Dr. Jin Young Choi is Professor of New Testament and Christian Origins and the Baptist Missionary Training School Professorial Chair in Biblical Studies. She earned her Ph.D. in New Testament and Early Christianity at Vanderbilt University and was awarded a postdoctoral fellowship from the Louisville Institute as part of the Institute’s Vocation of the Theological Educator Initiative.

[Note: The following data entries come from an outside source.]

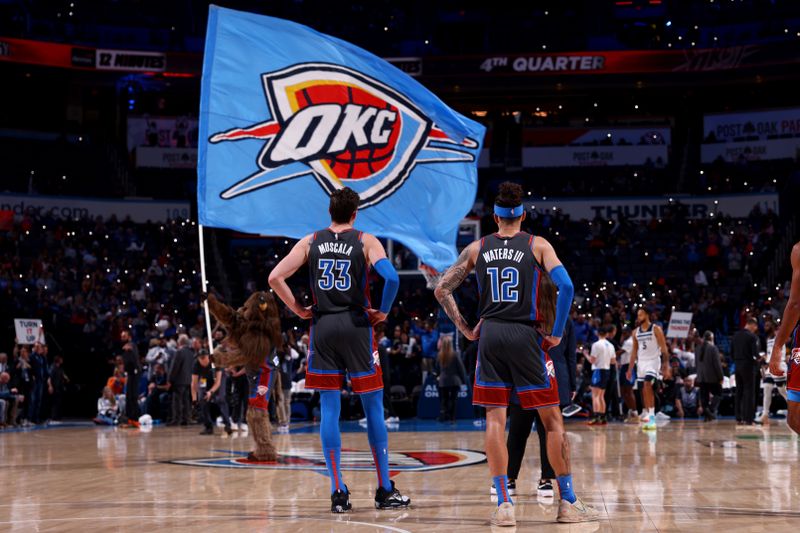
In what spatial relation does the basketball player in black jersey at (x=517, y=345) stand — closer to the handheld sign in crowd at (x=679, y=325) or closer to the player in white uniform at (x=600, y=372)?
the player in white uniform at (x=600, y=372)

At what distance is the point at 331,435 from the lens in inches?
309

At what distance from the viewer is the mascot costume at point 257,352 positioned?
12602 mm

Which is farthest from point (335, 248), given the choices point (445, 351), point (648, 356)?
point (445, 351)

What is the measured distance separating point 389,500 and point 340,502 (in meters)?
0.40

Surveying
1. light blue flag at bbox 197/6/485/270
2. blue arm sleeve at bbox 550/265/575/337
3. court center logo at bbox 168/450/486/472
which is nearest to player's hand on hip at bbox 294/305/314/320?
blue arm sleeve at bbox 550/265/575/337

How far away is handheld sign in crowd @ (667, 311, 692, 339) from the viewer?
24.1 m

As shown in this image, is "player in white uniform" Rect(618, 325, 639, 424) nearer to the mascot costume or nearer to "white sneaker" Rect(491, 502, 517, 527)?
the mascot costume

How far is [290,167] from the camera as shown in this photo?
1308cm

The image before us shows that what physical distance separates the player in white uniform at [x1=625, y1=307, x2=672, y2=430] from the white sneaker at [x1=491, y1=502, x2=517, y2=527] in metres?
12.2

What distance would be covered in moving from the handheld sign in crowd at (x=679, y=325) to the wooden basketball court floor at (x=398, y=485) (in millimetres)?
7371

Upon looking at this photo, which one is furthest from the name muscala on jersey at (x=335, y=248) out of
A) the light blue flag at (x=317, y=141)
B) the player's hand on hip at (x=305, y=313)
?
the light blue flag at (x=317, y=141)

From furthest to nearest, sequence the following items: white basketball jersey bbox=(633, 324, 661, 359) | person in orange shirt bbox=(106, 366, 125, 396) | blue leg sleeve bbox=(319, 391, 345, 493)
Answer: person in orange shirt bbox=(106, 366, 125, 396) < white basketball jersey bbox=(633, 324, 661, 359) < blue leg sleeve bbox=(319, 391, 345, 493)

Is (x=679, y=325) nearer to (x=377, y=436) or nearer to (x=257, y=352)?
(x=257, y=352)

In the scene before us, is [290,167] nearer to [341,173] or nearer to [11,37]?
[341,173]
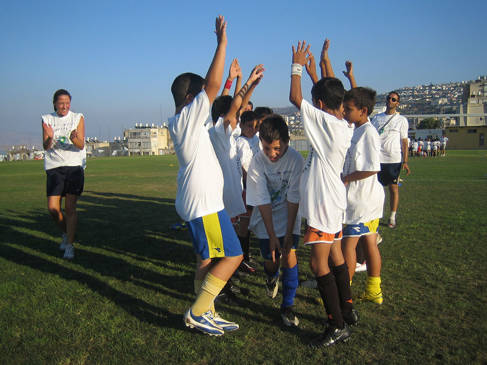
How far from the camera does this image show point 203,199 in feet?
9.49

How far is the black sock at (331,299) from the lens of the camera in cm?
284

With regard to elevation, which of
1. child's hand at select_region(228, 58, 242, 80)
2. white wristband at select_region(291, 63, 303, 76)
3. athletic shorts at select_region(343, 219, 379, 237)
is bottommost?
athletic shorts at select_region(343, 219, 379, 237)

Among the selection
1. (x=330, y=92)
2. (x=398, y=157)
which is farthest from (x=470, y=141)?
(x=330, y=92)

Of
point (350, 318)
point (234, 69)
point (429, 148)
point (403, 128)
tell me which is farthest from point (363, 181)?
point (429, 148)

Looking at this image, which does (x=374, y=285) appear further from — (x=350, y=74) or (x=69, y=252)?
(x=69, y=252)

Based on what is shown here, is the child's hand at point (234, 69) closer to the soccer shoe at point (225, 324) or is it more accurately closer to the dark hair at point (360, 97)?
the dark hair at point (360, 97)

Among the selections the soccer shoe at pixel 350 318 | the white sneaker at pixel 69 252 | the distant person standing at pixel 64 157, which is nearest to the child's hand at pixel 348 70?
the soccer shoe at pixel 350 318

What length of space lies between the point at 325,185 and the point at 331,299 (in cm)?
92

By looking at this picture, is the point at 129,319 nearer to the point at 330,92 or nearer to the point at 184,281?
the point at 184,281

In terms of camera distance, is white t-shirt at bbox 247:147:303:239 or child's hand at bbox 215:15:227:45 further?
white t-shirt at bbox 247:147:303:239

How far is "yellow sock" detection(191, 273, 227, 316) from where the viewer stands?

By weaving biblical narrative together with diverse interpretative threads, her work focuses on the intersection of race/ethnicity, gender, empire, and early Christianity. Choi is the author of the book, Postcolonial Discipleship of Embodiment: An Asian and Asian American Feminist Reading of the Gospel of Mark (Palgrave Macmillan, 2015) and co-editor of the volumes, such as Minoritized Women Reading Race and Ethnicity: Intersectional Approaches to Constructed Identity and Early Christian Texts (Lexington Books, 2020); Faith, Class, and Labor: Intersectional Approaches in a Global Context (Wipf & Stock, 2020); and Systemic Racism and the Global Pandemic: Negotiating Race and Ethnicity in Asian American Biblical Criticism (The Bible and Critical Theory journal, 2020).
Attuned not only to the local church but also to the life of global Christianity, Choi has authored Bible study books and lectionary resources for the church and has given lectures and presentations to diverse audience—most recently for the Council for World Mission (2017-2019) and the Society of Asian Biblical Studies (2018). Her scholarship is also dedicated to the wider academic society in the U.S. and internationally. Choi has served the Society of Biblical Literature in several capacities and currently is a co-chair of the Minority Criticism and Biblical Interpretation steering committee and a member of editorial boards of Semeia Studies; and International Voices in Biblical Studies.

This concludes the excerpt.